■ **Aim**:
Please swap "nearer" for "closer" in the data below, starting at the line that contains "Is (23,311) nearer" and continuing through the end of the data, with everything else left unchanged. Leave the pictures out of your answer.
+++ Information given
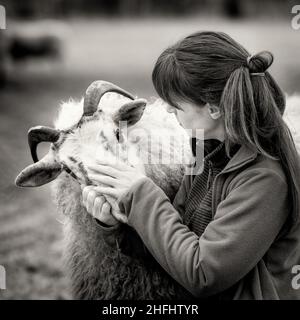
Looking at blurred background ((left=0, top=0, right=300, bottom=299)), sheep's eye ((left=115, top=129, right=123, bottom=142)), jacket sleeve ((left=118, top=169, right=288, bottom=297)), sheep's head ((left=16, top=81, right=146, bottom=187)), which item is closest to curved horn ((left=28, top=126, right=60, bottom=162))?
sheep's head ((left=16, top=81, right=146, bottom=187))

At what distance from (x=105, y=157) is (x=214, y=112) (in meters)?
0.56

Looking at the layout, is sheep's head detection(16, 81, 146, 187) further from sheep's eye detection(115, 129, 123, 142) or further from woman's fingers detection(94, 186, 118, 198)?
woman's fingers detection(94, 186, 118, 198)

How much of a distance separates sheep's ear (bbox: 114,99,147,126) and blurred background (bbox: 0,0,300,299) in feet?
3.23

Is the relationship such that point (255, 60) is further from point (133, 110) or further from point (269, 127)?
point (133, 110)

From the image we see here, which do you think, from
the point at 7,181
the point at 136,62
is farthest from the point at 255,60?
the point at 136,62

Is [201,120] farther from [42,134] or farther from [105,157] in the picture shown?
[42,134]

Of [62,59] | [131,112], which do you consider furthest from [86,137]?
[62,59]

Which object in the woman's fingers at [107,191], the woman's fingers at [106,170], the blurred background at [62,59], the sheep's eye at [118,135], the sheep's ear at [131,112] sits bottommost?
→ the blurred background at [62,59]

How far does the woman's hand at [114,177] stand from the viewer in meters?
2.17

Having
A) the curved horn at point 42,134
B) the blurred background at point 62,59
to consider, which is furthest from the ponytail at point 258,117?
the blurred background at point 62,59

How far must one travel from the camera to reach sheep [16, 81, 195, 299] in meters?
2.54

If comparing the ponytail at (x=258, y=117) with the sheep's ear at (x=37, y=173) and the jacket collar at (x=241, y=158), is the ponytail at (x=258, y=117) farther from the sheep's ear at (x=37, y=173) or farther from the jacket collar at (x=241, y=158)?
the sheep's ear at (x=37, y=173)

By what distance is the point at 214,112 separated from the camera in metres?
2.16

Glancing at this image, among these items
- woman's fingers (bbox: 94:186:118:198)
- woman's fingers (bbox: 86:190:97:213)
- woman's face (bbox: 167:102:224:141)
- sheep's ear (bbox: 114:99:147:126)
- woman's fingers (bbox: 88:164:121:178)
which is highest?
woman's face (bbox: 167:102:224:141)
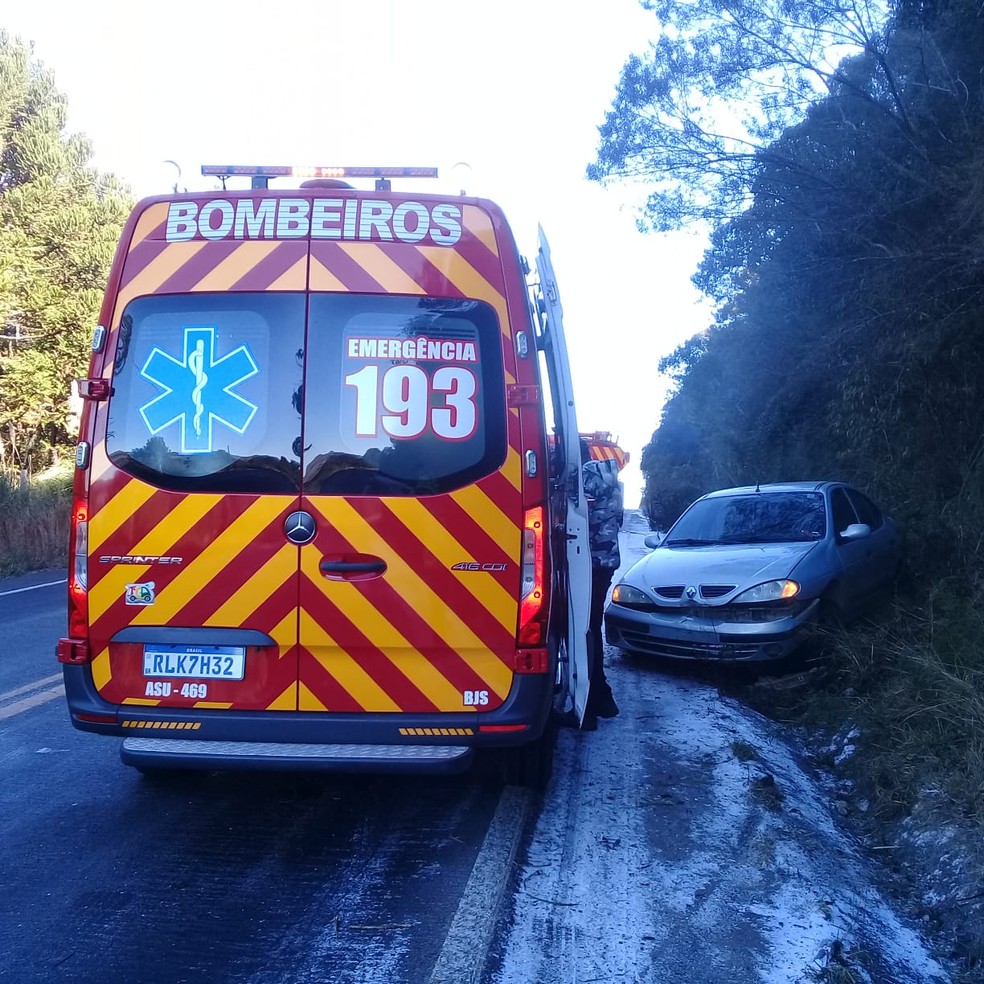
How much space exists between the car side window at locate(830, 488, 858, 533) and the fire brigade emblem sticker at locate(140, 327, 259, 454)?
18.9 ft

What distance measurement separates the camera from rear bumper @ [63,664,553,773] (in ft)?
13.3

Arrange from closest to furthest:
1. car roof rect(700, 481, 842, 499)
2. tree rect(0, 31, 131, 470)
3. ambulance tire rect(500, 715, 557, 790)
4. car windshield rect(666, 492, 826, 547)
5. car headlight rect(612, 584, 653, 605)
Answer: ambulance tire rect(500, 715, 557, 790), car headlight rect(612, 584, 653, 605), car windshield rect(666, 492, 826, 547), car roof rect(700, 481, 842, 499), tree rect(0, 31, 131, 470)

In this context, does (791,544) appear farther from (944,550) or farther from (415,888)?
(415,888)

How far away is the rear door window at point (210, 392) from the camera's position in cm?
418

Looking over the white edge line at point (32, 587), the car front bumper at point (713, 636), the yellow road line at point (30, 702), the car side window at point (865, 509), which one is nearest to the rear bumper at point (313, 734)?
the yellow road line at point (30, 702)

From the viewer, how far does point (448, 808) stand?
4.93 metres

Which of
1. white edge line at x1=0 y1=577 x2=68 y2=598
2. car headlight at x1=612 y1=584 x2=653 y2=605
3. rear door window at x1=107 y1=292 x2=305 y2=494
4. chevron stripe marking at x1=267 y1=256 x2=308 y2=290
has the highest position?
chevron stripe marking at x1=267 y1=256 x2=308 y2=290

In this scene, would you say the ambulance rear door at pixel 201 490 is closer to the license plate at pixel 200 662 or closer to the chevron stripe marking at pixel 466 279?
the license plate at pixel 200 662

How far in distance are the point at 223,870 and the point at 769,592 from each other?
4.49 metres

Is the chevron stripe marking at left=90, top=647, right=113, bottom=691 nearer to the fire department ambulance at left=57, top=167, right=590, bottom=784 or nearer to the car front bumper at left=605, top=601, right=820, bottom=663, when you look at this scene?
the fire department ambulance at left=57, top=167, right=590, bottom=784

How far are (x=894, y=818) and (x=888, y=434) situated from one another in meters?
8.16

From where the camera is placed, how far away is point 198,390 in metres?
4.21

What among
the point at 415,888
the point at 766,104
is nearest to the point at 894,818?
the point at 415,888

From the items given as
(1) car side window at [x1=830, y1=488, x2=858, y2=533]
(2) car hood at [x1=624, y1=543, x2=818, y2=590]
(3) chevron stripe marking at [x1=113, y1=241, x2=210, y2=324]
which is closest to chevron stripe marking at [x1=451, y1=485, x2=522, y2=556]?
(3) chevron stripe marking at [x1=113, y1=241, x2=210, y2=324]
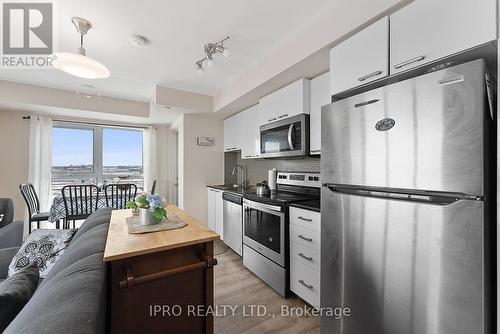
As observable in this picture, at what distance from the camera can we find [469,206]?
871mm

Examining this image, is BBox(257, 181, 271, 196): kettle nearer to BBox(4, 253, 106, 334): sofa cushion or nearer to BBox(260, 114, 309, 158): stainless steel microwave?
BBox(260, 114, 309, 158): stainless steel microwave

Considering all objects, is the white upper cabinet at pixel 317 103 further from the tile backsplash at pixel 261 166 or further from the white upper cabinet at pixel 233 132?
the white upper cabinet at pixel 233 132

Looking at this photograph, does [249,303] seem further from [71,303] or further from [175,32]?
[175,32]

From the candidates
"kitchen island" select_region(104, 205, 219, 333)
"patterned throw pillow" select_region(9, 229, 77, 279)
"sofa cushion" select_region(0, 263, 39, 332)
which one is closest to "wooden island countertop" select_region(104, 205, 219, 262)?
"kitchen island" select_region(104, 205, 219, 333)

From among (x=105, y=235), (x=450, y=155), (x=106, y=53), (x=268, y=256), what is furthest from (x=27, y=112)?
(x=450, y=155)

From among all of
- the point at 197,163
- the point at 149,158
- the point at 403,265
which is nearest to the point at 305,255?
the point at 403,265

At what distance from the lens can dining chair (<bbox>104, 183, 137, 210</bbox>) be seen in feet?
10.6

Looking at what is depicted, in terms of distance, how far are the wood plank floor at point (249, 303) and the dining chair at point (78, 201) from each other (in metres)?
2.09

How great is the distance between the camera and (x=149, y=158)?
4602 millimetres

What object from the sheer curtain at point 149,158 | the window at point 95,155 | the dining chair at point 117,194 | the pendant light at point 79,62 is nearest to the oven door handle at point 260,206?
the pendant light at point 79,62

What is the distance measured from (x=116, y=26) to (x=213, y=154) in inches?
90.5

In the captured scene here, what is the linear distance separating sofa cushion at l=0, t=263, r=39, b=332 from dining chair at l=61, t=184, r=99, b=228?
2.42m

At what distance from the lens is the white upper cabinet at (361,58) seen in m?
1.27

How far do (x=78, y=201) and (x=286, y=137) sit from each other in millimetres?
3015
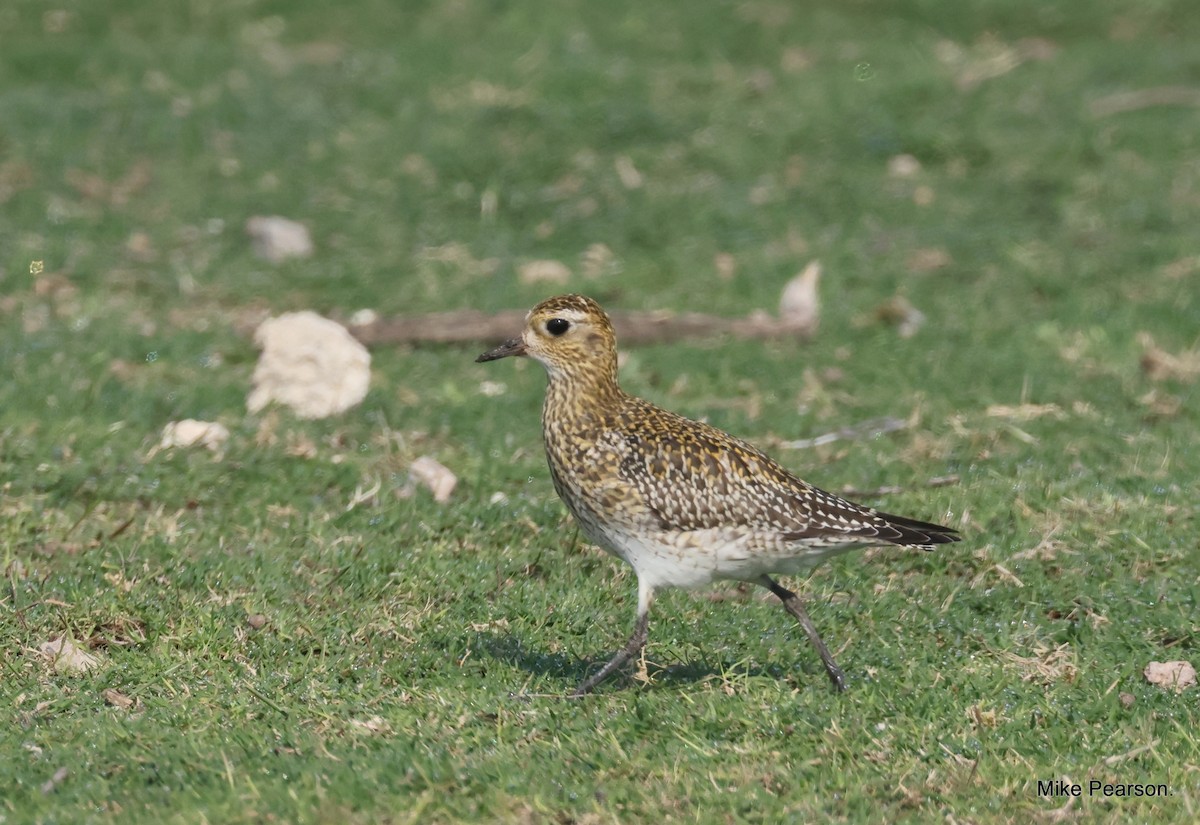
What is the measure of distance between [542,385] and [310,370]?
5.85 ft

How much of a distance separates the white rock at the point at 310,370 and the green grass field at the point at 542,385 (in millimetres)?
256

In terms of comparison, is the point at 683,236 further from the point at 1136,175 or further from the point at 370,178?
the point at 1136,175

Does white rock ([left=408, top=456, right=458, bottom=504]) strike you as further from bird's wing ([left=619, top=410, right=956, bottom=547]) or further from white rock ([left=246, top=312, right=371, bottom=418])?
bird's wing ([left=619, top=410, right=956, bottom=547])

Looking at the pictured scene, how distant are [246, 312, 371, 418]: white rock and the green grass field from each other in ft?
0.84

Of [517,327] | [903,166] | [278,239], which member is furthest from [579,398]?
[903,166]

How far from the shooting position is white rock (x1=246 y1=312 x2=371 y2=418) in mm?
10992

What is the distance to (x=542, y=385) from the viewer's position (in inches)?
475

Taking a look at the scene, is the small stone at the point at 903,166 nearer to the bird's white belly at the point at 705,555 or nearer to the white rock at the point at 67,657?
the bird's white belly at the point at 705,555

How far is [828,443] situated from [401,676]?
4169 millimetres

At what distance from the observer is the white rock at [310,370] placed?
11.0m

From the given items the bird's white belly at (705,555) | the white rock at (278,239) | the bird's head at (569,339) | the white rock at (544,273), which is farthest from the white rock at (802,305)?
the bird's white belly at (705,555)

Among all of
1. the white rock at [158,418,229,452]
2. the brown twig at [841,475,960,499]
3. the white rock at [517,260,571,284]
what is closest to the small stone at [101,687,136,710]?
the white rock at [158,418,229,452]

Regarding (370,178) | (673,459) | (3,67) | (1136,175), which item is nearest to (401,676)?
(673,459)

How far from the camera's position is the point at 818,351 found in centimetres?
1272
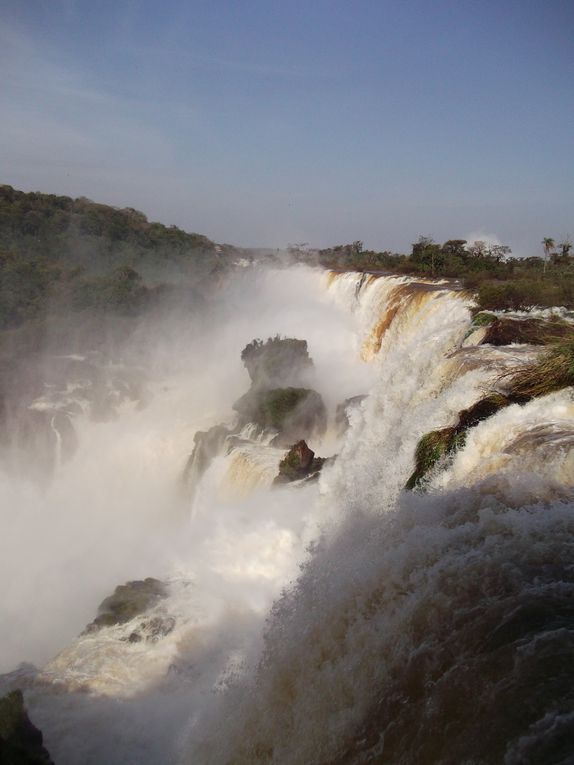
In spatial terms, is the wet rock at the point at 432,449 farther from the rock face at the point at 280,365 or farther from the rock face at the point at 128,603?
the rock face at the point at 280,365

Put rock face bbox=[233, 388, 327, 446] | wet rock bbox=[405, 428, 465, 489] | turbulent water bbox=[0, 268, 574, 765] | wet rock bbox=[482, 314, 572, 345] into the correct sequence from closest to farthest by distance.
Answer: turbulent water bbox=[0, 268, 574, 765], wet rock bbox=[405, 428, 465, 489], wet rock bbox=[482, 314, 572, 345], rock face bbox=[233, 388, 327, 446]

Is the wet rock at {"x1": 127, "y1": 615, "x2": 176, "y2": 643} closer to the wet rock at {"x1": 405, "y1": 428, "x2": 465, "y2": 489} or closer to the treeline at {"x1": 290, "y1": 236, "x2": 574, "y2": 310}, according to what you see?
the wet rock at {"x1": 405, "y1": 428, "x2": 465, "y2": 489}

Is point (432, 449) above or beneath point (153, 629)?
above

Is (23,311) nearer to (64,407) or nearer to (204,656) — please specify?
(64,407)

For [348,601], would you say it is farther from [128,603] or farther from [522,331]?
[522,331]

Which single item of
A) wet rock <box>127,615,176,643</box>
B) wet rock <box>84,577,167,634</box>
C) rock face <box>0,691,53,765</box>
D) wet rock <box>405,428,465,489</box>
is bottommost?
wet rock <box>84,577,167,634</box>

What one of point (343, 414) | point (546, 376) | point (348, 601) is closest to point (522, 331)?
point (546, 376)

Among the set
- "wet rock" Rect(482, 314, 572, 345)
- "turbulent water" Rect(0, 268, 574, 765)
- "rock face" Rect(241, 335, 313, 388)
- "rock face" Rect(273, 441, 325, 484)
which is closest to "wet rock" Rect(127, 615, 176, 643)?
"turbulent water" Rect(0, 268, 574, 765)
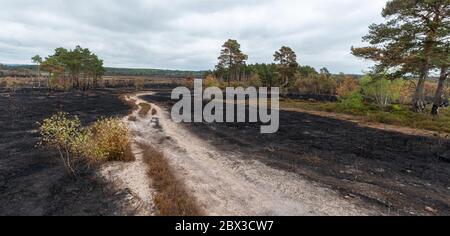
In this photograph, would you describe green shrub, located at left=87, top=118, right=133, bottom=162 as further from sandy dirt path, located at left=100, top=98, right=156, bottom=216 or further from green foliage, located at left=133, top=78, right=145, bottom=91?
green foliage, located at left=133, top=78, right=145, bottom=91

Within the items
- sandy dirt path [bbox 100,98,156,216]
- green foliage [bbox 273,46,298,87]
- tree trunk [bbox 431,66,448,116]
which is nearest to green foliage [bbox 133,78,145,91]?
green foliage [bbox 273,46,298,87]

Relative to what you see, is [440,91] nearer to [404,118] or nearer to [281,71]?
[404,118]

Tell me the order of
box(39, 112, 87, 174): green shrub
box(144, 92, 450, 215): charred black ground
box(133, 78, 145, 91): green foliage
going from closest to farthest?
++++++
■ **Answer in full**:
Is (23,311) closer to (64,407) or closer to (204,656) — please specify?
(64,407)

For [348,601], would you say it is farther from [128,603] or farther from [522,331]?
[522,331]

Which single item of
A) wet rock <box>127,615,176,643</box>
B) wet rock <box>84,577,167,634</box>
C) rock face <box>0,691,53,765</box>
D) wet rock <box>405,428,465,489</box>
is bottommost?
wet rock <box>84,577,167,634</box>

What one of point (343, 414) | point (546, 376) | point (348, 601) is closest to point (522, 331)?
point (546, 376)

Among the set
- "wet rock" Rect(482, 314, 572, 345)
- "turbulent water" Rect(0, 268, 574, 765)
- "rock face" Rect(241, 335, 313, 388)
- "rock face" Rect(273, 441, 325, 484)
which is closest to "wet rock" Rect(127, 615, 176, 643)?
"turbulent water" Rect(0, 268, 574, 765)
In this photograph, would you describe green shrub, located at left=87, top=118, right=133, bottom=162 as further from sandy dirt path, located at left=100, top=98, right=156, bottom=216 or further from green foliage, located at left=133, top=78, right=145, bottom=91?
green foliage, located at left=133, top=78, right=145, bottom=91

Within the items
- sandy dirt path [bbox 100,98,156,216]
- green foliage [bbox 273,46,298,87]
- tree trunk [bbox 431,66,448,116]
which is nearest to green foliage [bbox 133,78,145,91]?
green foliage [bbox 273,46,298,87]

Relative to what you see, is [440,91] closer to [404,118] or closer to [281,71]?
[404,118]

Tell me the order of
box(39, 112, 87, 174): green shrub
box(144, 92, 450, 215): charred black ground
box(133, 78, 145, 91): green foliage
going from closest to farthest?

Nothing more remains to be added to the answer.